Le choc provient de cette confusion entre raconter la vie d'autrui, tout en la déformant, la remodelant à son image pour y projeter ses propres désirs, aliénant le rapport à l'intimité de son entourage, qui devient une forme de nourriture, un carburant pour la création.
On peut le voir comme une ode à tous ces auteurs qui cherchent sans cesse à puiser dans les drames du monde pour mettre en lumière ce qui demeure imperceptible aux yeux des autres, interrogeant, sublimant la passion et l'émotion dans une quête d'authenticité, et même s'il s'agit d'être égocentrique ou narcissique, c'est tout aussi thérapeutique pour le lecteur, ou le spectateur, tant l'autofiction nous concerne tous, comme avec cet échange très intense où s'entremêlent tout azimut réalité et vérité, fiction et perception, où l'on ne cherche plus à en faire la distinction, mais bien à les confondre, tous ces éléments, ces sentiments faisant partie intégrante de la vie de chacun.

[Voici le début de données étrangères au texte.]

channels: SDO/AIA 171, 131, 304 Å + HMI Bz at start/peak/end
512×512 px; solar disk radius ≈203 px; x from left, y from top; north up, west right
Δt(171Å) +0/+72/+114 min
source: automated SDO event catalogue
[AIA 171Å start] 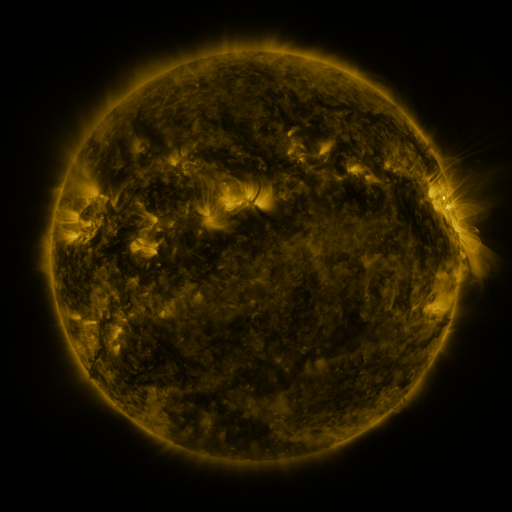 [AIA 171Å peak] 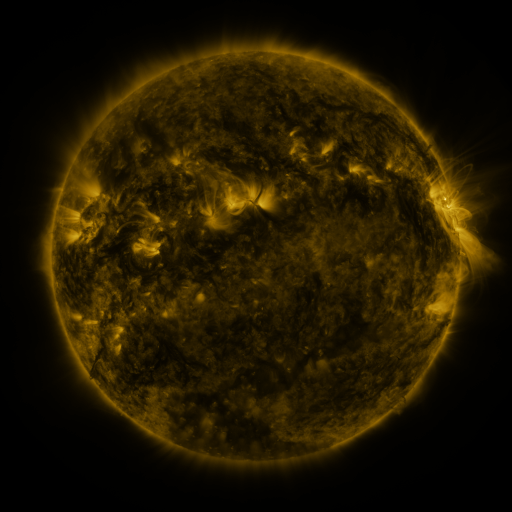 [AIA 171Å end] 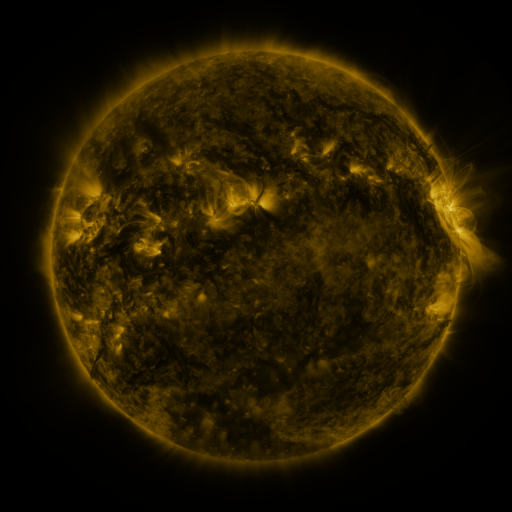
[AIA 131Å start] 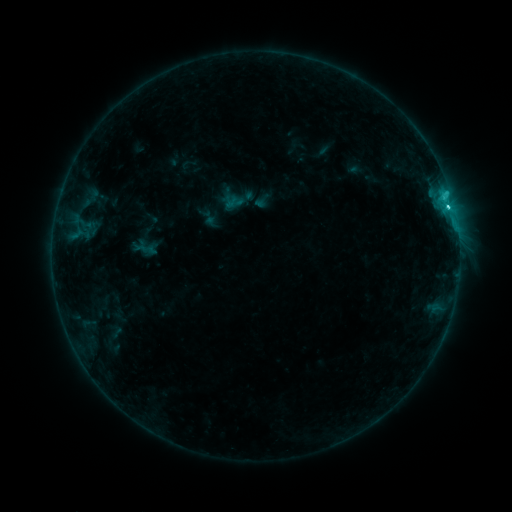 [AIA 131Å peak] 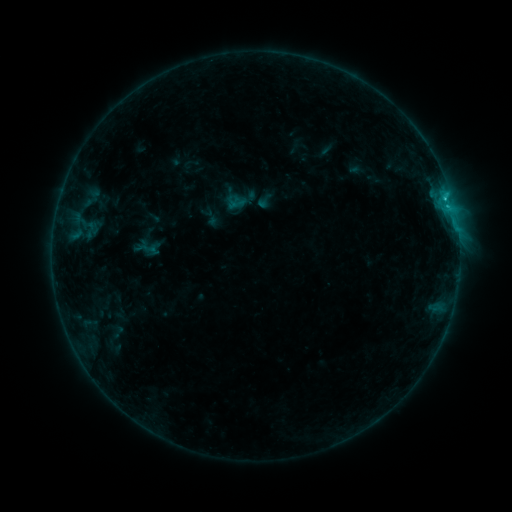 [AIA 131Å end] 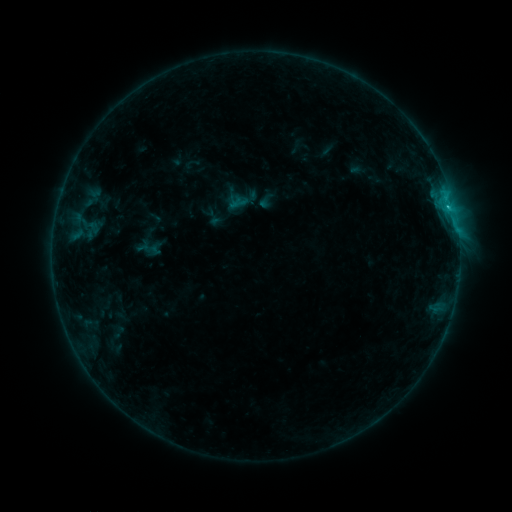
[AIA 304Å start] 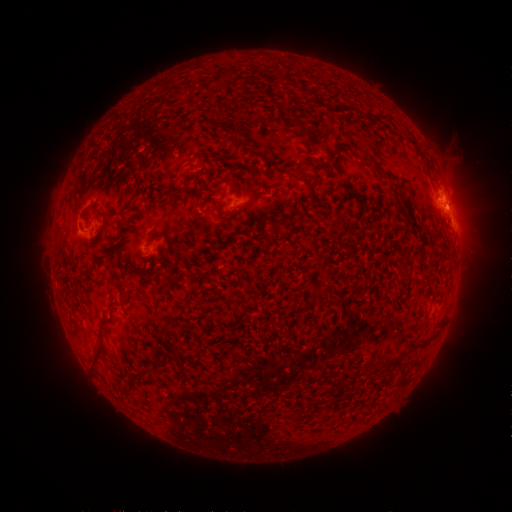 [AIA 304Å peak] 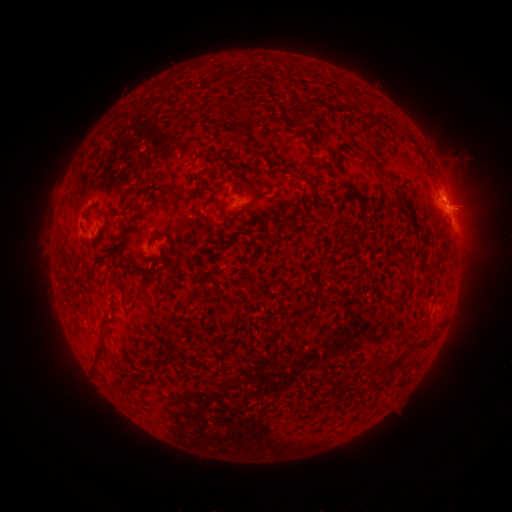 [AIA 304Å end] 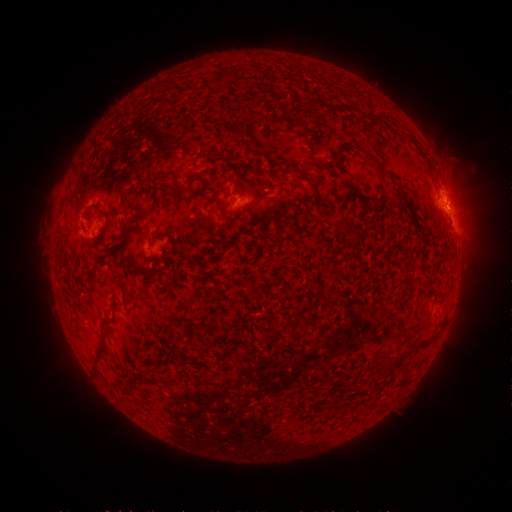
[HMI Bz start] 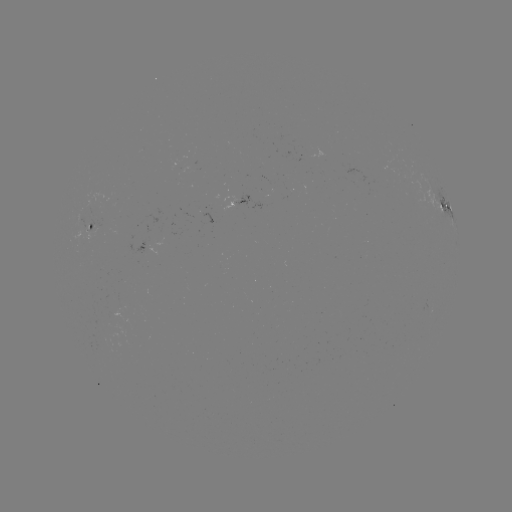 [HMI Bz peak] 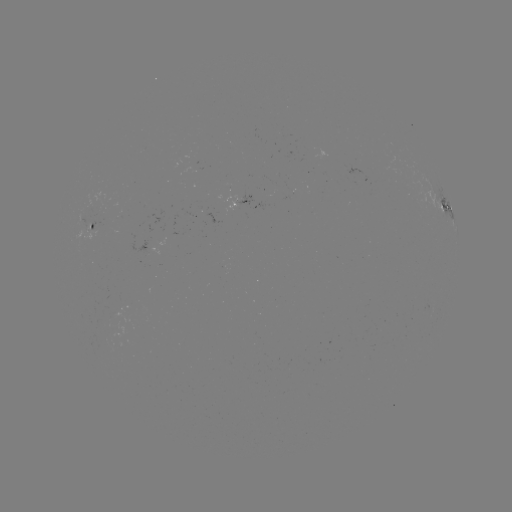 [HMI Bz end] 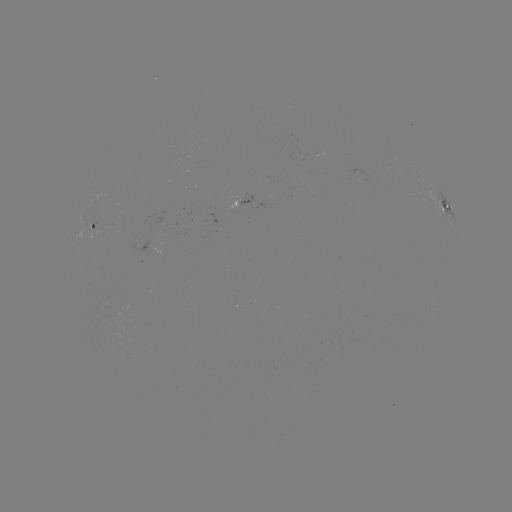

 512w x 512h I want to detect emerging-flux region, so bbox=[81, 222, 98, 239].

D'un autre coté, comme suggéré par le titre, le film fait l'introspection de son auteur à travers le temps, de ses sources d'inspiration, de ses répétitions, de comment se renouveler ou se réinventer quand tout est déjà décodé. On y retrouve bien sûr tout ce qui fait son cinéma, avec les drames, le relationnel, les effets miroirs, les jolies musiques, mais cette mise en abyme permanente est faite de manière presque didactique, avec cette impression de l'avoir déjà vue à mainte reprise, et nous plaçant finalement dans l'attente d'une chose à venir, mais qui n'est déjà plus qu'un souvenir.
Sans parler du nombre de films sortis cette année qui ont les mêmes paramètres, même sujet de la fiction et la réalité, le faux et le vrai, l'art et le cinéma, dont il peut être intéressant de comparer, mais aussi que cette abondance puisse nous lasser. On a surtout l'impression que chaque année un "thème" sort du chapeau, et nombre de réalisateurs et producteurs s'y lancent, comme si chacun y avait songé depuis des années, que c'était un projet personnel sans connotation avec les autres, au-delà d'un film dans le film, c'est l'inspiration emboîtée dans l'inspiration dans un guide d'inspiration du cahier des charges actuel.